**GIVEN INFORMATION:**
───

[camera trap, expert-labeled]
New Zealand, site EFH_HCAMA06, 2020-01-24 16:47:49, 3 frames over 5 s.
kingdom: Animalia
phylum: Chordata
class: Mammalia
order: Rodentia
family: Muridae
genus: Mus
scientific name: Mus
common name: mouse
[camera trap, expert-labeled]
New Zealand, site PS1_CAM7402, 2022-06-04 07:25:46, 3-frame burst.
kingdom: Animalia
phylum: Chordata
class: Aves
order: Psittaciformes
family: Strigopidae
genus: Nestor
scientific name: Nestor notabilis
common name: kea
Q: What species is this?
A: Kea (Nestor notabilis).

───

**TASK OBJECTIVE:** Write the listing out again, exactly as it reads.

**YOUR SOLUTION:**
[camera trap, expert-labeled]
New Zealand, site EFH_HCAMA06, 2020-01-24 16:47:49, 3 frames over 5 s.
kingdom: Animalia
phylum: Chordata
class: Mammalia
order: Rodentia
family: Muridae
genus: Mus
scientific name: Mus
common name: mouse
[camera trap, expert-labeled]
New Zealand, site PS1_CAM7402, 2022-06-04 07:25:46, 3-frame burst.
kingdom: Animalia
phylum: Chordata
class: Aves
order: Psittaciformes
family: Strigopidae
genus: Nestor
scientific name: Nestor notabilis
common name: kea
Q: What species is this?
A: Kea (Nestor notabilis).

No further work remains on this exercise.